- What is required -
When you copy the records, keep every word exact and leave the pictures out.

Data for the task Start Marker

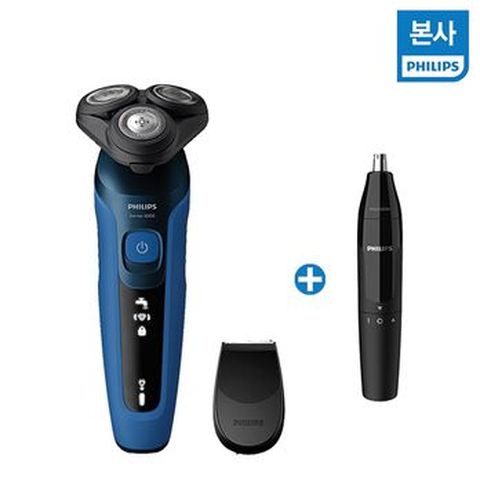 (본사)필립스 Shave&Go S5466/17 면도기+코털제거기
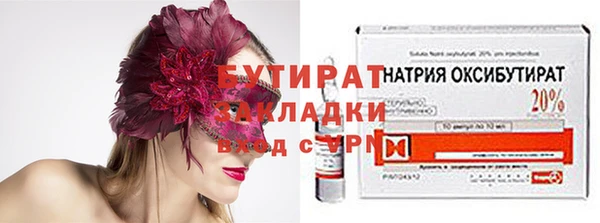 кокаин VHQ Ельня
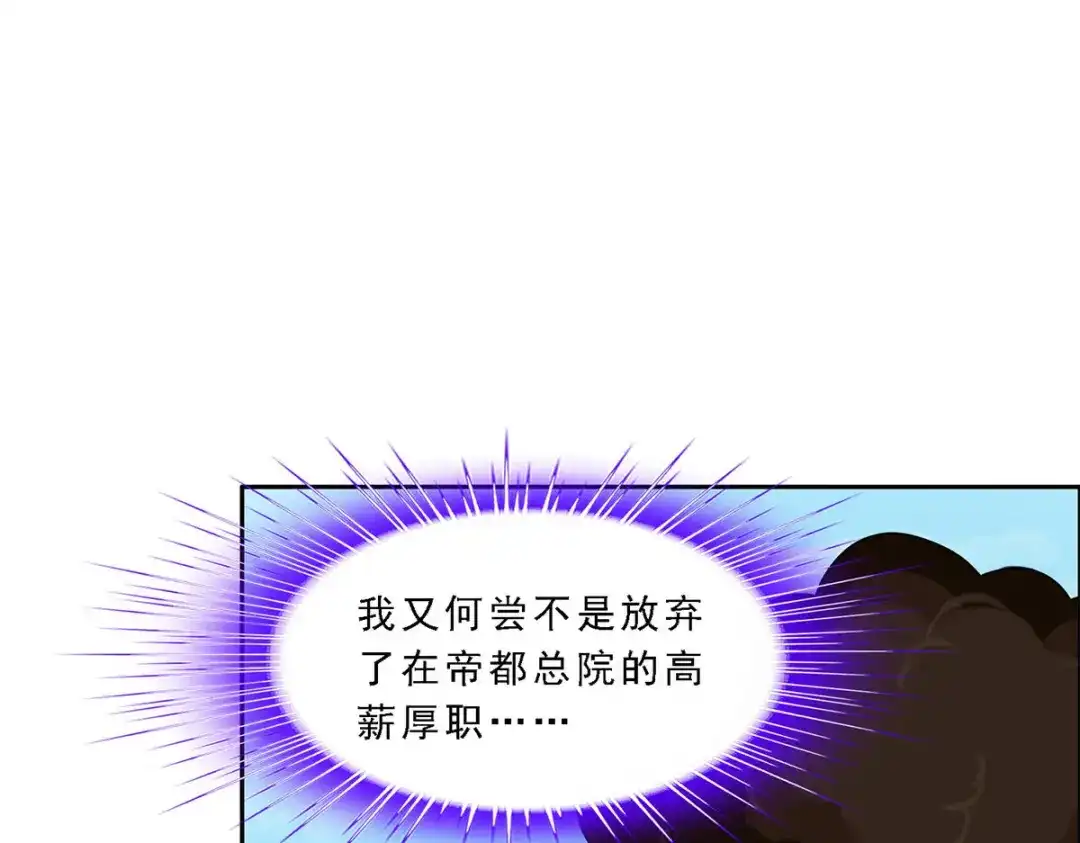 《解离妖圣》第123话 第65页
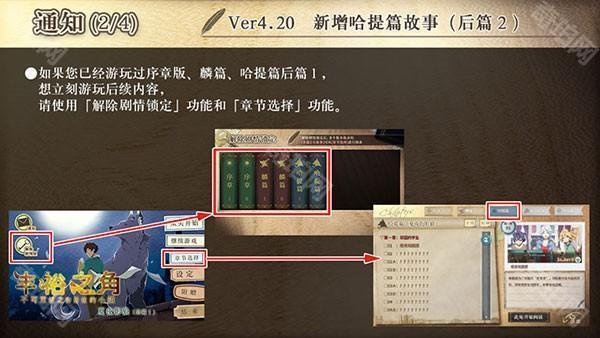 丰裕之角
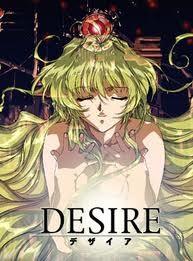 DESIRE ~背徳的螺旋~ 封面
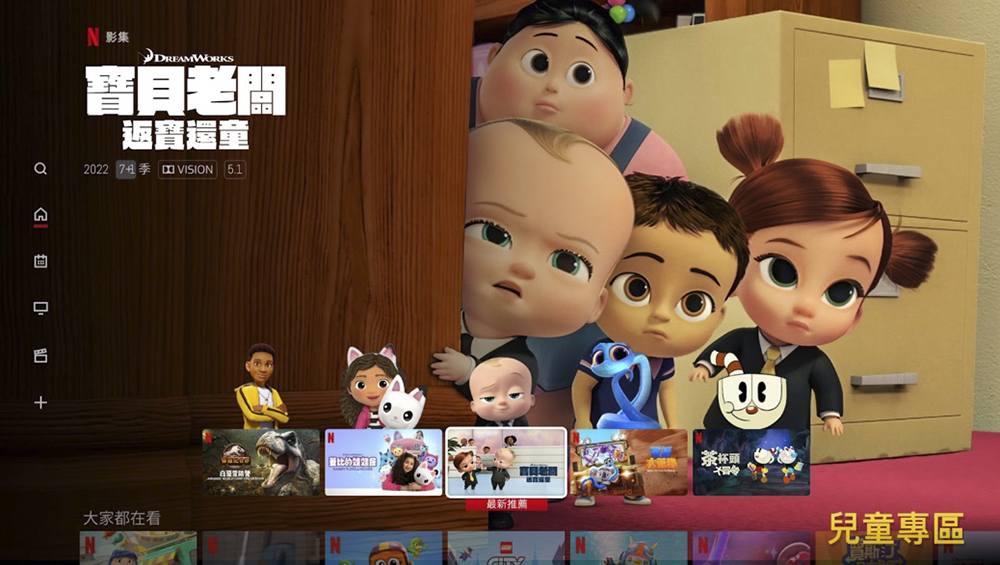 開箱有驚喜!Netflix 的「神祕箱」是專為兒童打造的全新功能 - 電腦王阿達 開箱有驚喜!Netflix 的「神祕箱」是專為兒童打造的全新功能 - 電腦王阿達
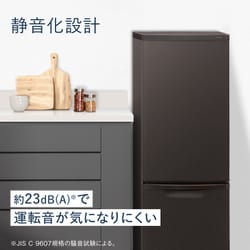 Panasonic NR-B17HW-T 冷蔵庫 2023年製 概要 パーソナル冷蔵庫 NR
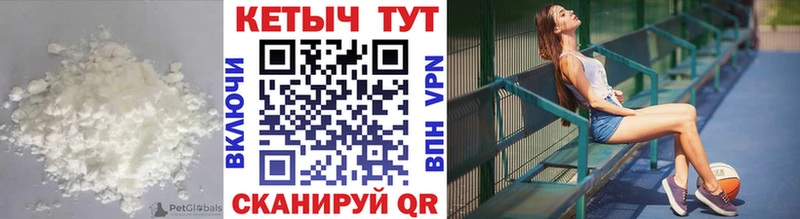 купить  сайты  Невинномысск  КЕТАМИН VHQ 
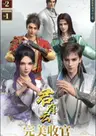 Jun You Yun 2nd Season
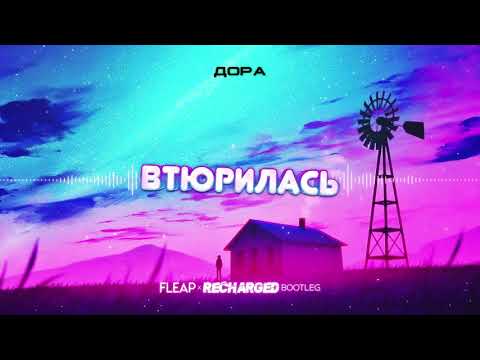 дора — Втюрилась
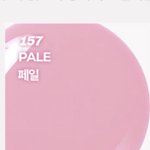 [추반] 색깔만 봤을 때 뭐가 이뻐<b>보여</b>?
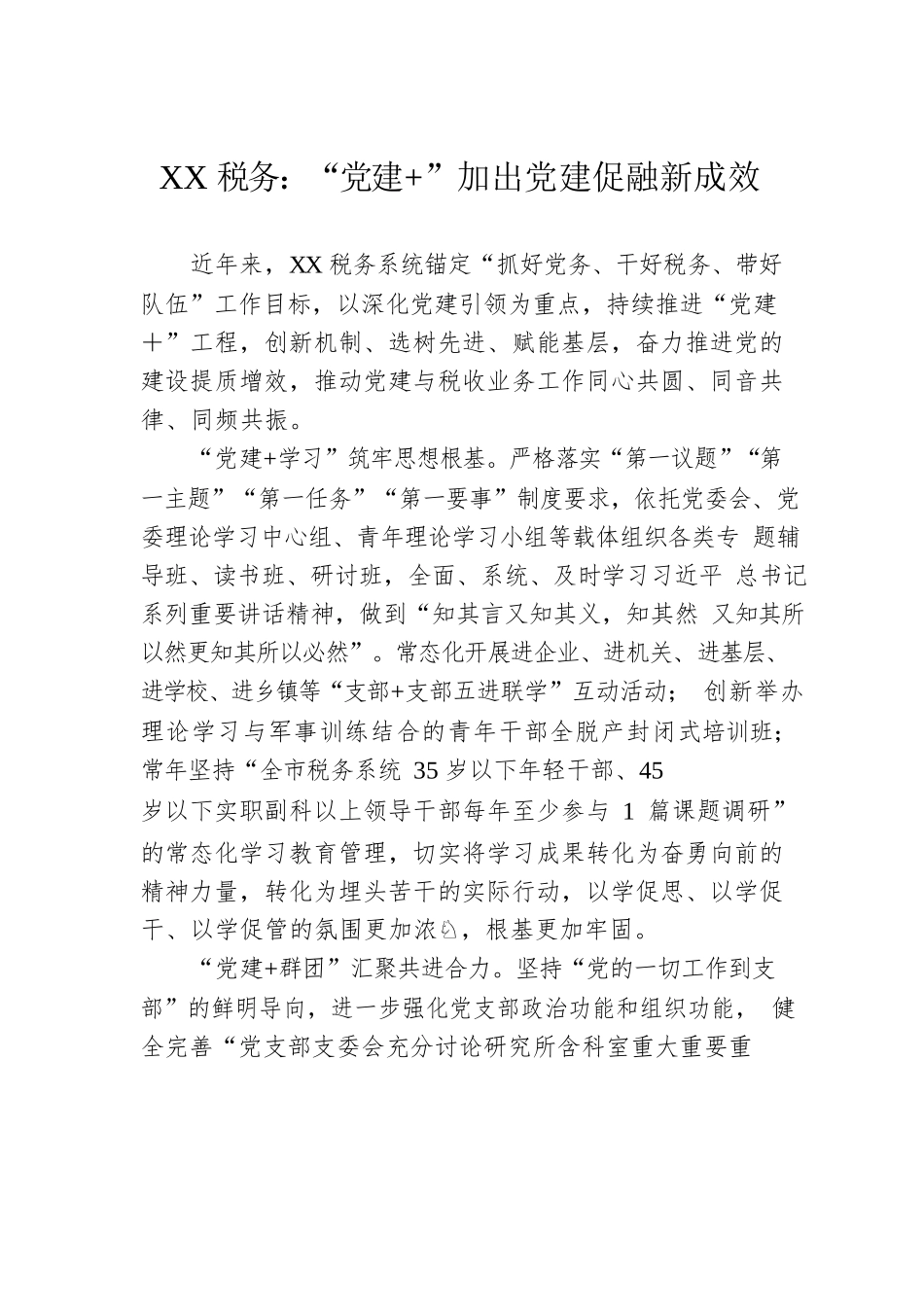 XX税务：“党建 ”加出党建促融新成效（20230428）.docx_第1页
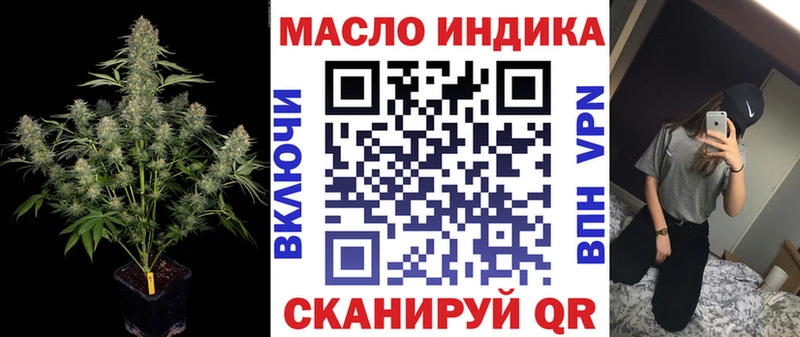 где можно купить Аткарск mega ONION Дистиллят ТГК гашишное масло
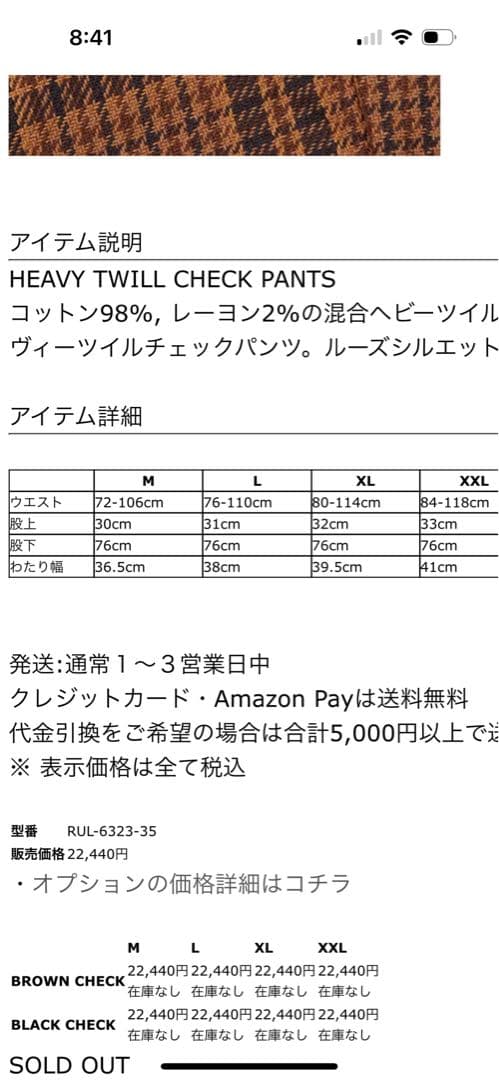 RULERパンツ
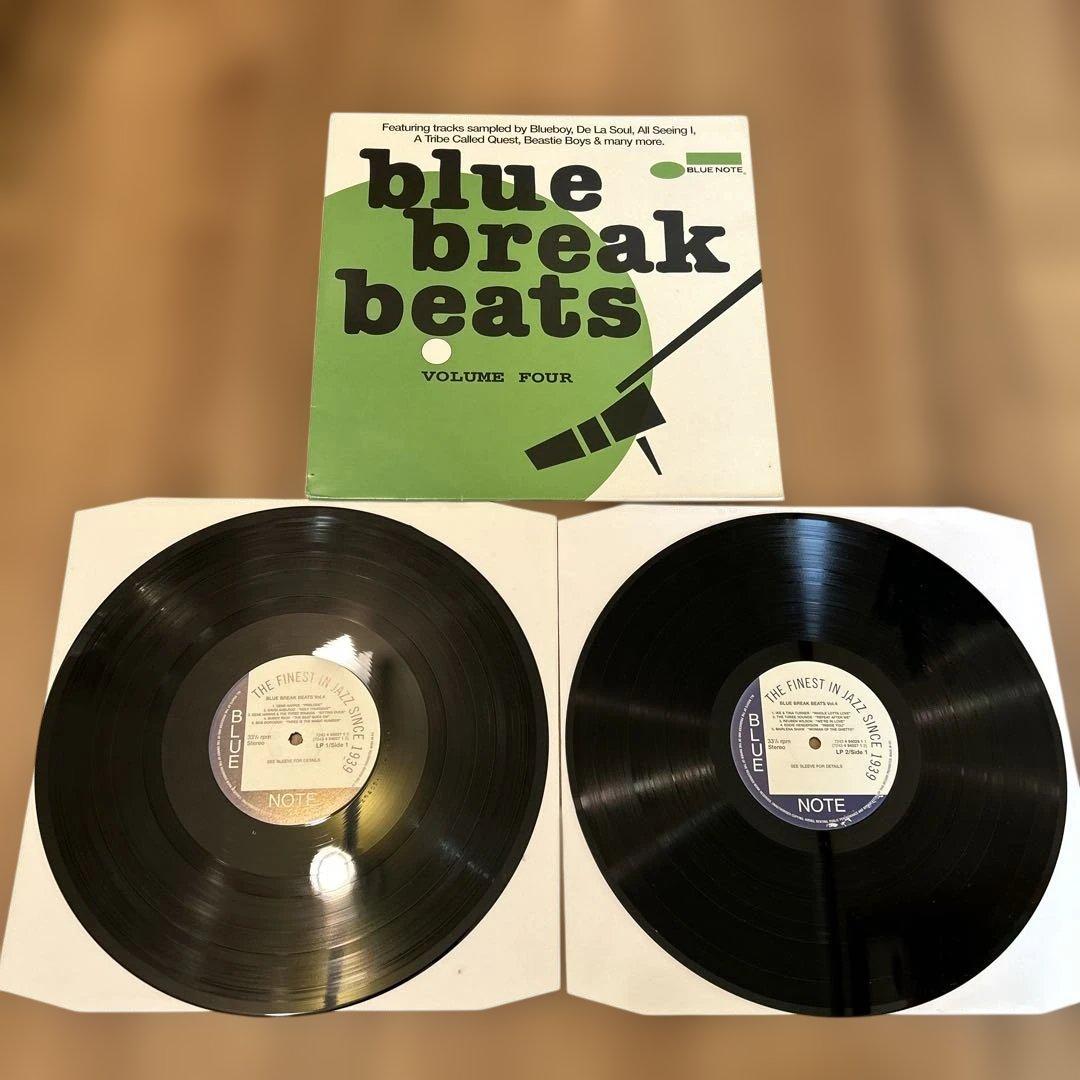 Blue Break Beats Volume Four 2LP レコード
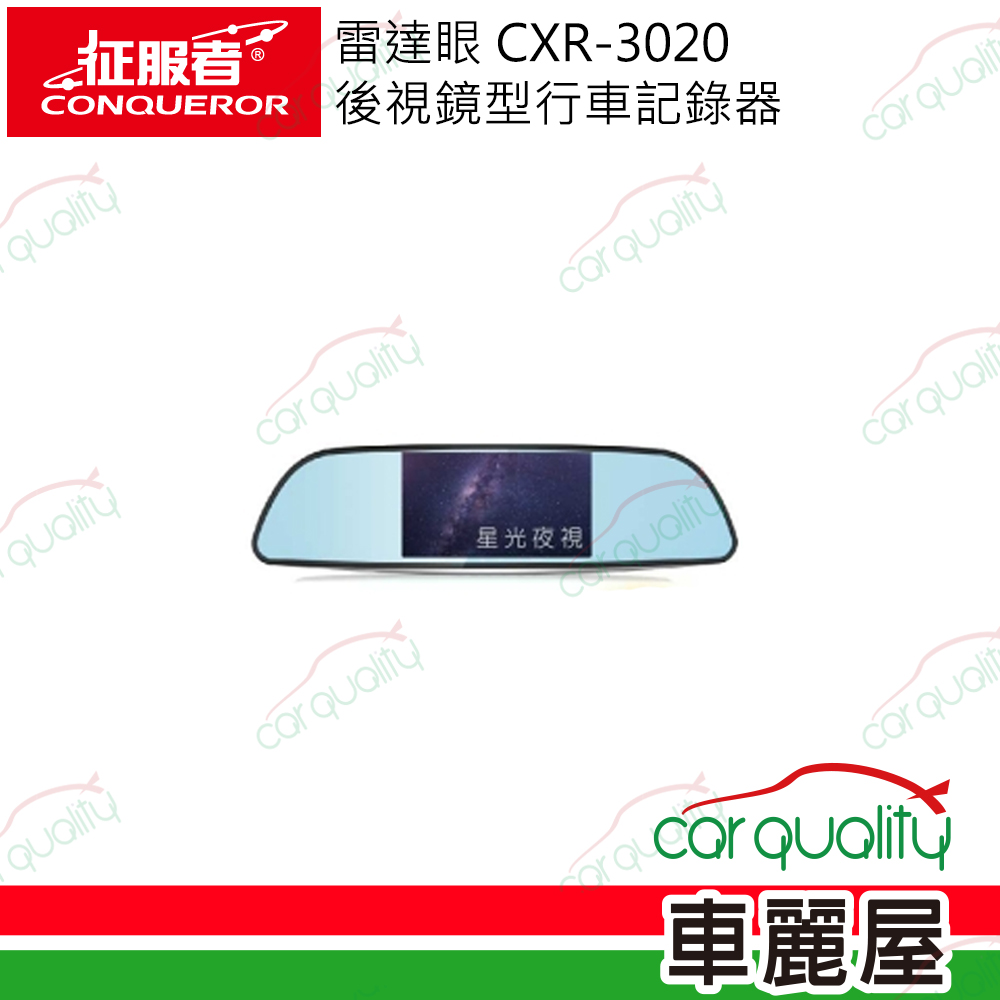【CONQUEROR 征服者】雷達眼 CXR-3020 後視鏡型單鏡頭行車記錄器 送8g記憶卡+1年保固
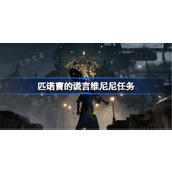 《匹诺曹的谎言》维尼尼任务流程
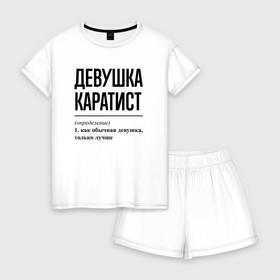 Женская пижама с шортиками хлопок с принтом Девушка каратист: определение в Санкт-Петербурге, 100% хлопок | футболка прямого кроя, шорты свободные с широкой мягкой резинкой | Тематика изображения на принте:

Data for the task End Marker

- Task solution -
 (본사)필립스 Shave&Go S5466/17 면도기+코털제거기
 кокаин VHQ Ельня
 《解离妖圣》第123话 第65页
 丰裕之角
 DESIRE ~背徳的螺旋~ 封面
 開箱有驚喜!Netflix 的「神祕箱」是專為兒童打造的全新功能 - 電腦王阿達 開箱有驚喜!Netflix 的「神祕箱」是專為兒童打造的全新功能 - 電腦王阿達
 Panasonic NR-B17HW-T 冷蔵庫 2023年製 概要 パーソナル冷蔵庫 NR
 купить  сайты  Невинномысск  КЕТАМИН VHQ 
 Jun You Yun 2nd Season
 дора — Втюрилась
 [추반] 색깔만 봤을 때 뭐가 이뻐<b>보여</b>?
 XX税务：“党建 ”加出党建促融新成效（20230428）.docx_第1页
 где можно купить Аткарск mega ONION Дистиллят ТГК гашишное масло
 RULERパンツ
 Blue Break Beats Volume Four 2LP レコード
【CONQUEROR 征服者】雷達眼 CXR-3020 後視鏡型單鏡頭行車記錄器 送8g記憶卡+1年保固
 《匹诺曹的谎言》维尼尼任务流程
 Женская пижама с шортиками хлопок с принтом Девушка каратист: определение в Санкт-Петербурге, 100% хлопок | футболка прямого кроя, шорты свободные с широкой мягкой резинкой | Тематика изображения на принте:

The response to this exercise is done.